J’ai toujours été un peu « décalé ». Déjà à 15 ans, mes camarades m’affublaient du totem « muntjac solitaire », après m’avoir trouvé à minuit au coin du feu, les yeux dans les étoiles. Il était donc évident pour moi que ma vie professionnelle serait totalement détachée de toute règle hiérarchique. Évidemment, la réalité fut toute autre car la hiérarchie est présente partout, même là où on ne la voudrait pas.

Il n’empêche que, longtemps j’ai gardé cette conviction que la liberté était incompatible avec le statut de salarié.

Travaillant beaucoup dans des domaines artistiques, je côtoyais principalement d'autres indépendants qui partageaient ce tempérament ostensiblement anarchiste, confirmant de manière artificielle mes croyances et m’enfermant dans ce sentiment de quasi pitié vis-à-vis du salarié, telle une « espèce protégée »  vivant sous le joug d’un maître, par nature machiavélique, prenant plaisir à brandir le licenciement à chaque fois que son pouvoir était remis en cause.

Ma première expérience réelle et durable de collaboration au sein d’une équipe mixte salariés-indépendants, s’est produite plus de 10 ans après le début de ma vie professionnelle. C’est dire le choc d’une telle découverte.

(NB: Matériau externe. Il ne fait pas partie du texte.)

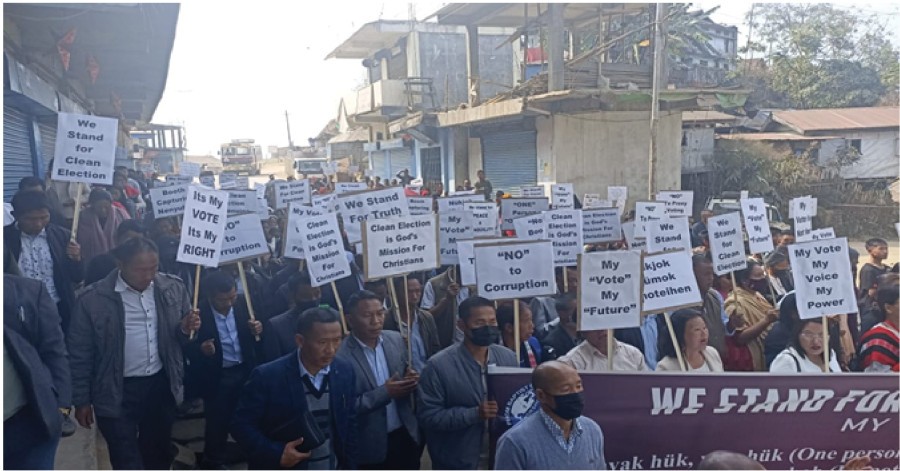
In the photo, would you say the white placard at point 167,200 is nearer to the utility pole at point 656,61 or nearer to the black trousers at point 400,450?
the black trousers at point 400,450

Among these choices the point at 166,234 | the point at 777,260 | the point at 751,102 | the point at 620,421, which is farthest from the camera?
the point at 751,102

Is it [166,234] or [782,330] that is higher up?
[166,234]

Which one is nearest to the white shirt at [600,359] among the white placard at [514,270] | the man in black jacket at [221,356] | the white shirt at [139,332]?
the white placard at [514,270]

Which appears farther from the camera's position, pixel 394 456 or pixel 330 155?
pixel 330 155

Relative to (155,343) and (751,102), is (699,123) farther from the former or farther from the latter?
(155,343)

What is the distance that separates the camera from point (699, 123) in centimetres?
2395

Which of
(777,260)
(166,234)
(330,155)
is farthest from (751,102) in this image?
(166,234)

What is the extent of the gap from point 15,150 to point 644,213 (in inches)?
325

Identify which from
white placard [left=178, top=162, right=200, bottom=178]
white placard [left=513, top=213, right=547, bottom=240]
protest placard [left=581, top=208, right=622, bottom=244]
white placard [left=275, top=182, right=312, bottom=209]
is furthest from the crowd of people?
white placard [left=178, top=162, right=200, bottom=178]

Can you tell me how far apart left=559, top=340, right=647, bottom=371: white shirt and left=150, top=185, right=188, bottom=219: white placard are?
19.3ft

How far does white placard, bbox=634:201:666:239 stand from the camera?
25.0 ft

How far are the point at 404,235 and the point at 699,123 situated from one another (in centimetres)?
2103

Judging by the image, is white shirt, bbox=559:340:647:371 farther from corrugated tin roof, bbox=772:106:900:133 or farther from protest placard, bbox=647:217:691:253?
corrugated tin roof, bbox=772:106:900:133

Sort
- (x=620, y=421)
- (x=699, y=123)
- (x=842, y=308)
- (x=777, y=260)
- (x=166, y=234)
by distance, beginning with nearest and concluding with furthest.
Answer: (x=620, y=421) < (x=842, y=308) < (x=777, y=260) < (x=166, y=234) < (x=699, y=123)
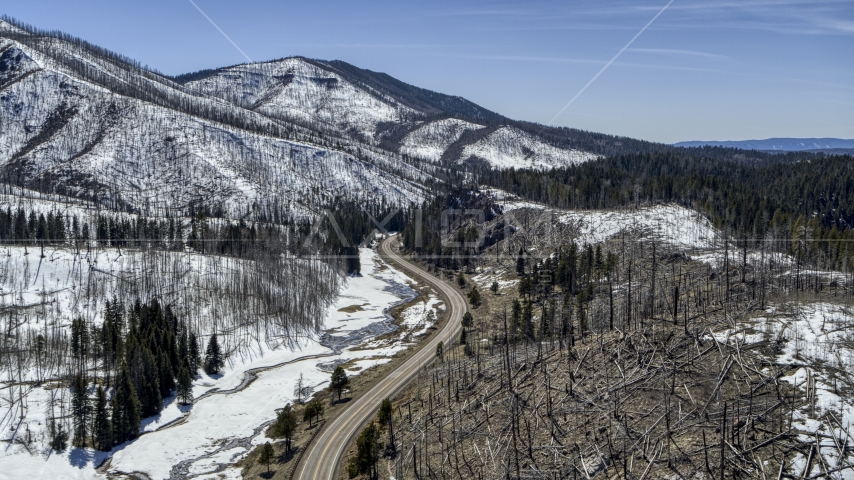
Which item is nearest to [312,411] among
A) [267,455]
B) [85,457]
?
[267,455]

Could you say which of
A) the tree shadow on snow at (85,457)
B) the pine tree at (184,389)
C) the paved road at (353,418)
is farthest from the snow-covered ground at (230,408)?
the paved road at (353,418)

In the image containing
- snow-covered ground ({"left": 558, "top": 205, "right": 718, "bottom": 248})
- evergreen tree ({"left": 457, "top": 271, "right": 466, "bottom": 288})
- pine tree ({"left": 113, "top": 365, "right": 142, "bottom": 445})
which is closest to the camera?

J’étais responsable de projet pour une agence digitale et, à ce titre, je côtoyais quotidiennement ces « individus étranges », en tout point semblables à moi, mais pourtant mus par des motivations totalement différentes:

  • retrouver ses collègues et partager les anecdotes de sa vie

  • épargner pour une maison et avoir des enfants

  • séparer la vie professionnelle et la vie de famille

  • etc.

Je plaisante, je force le trait... à peine. Car le décalage n’était pas tant dans la relation que nous avions, que dans le modèle managérial que j’appliquais avec mes équipes.

J'avais donc pris l'habitude de considérer chacun responsable personnellement de la qualité et du délai de livraison de son travail. Négocié en amont avec chacun, je ne considérais pas avoir à postposer une livraison à mon client. C’était bien à eux à s’organiser, et si besoin, à travailler de nuit et le week-end pour remplir leurs engagements.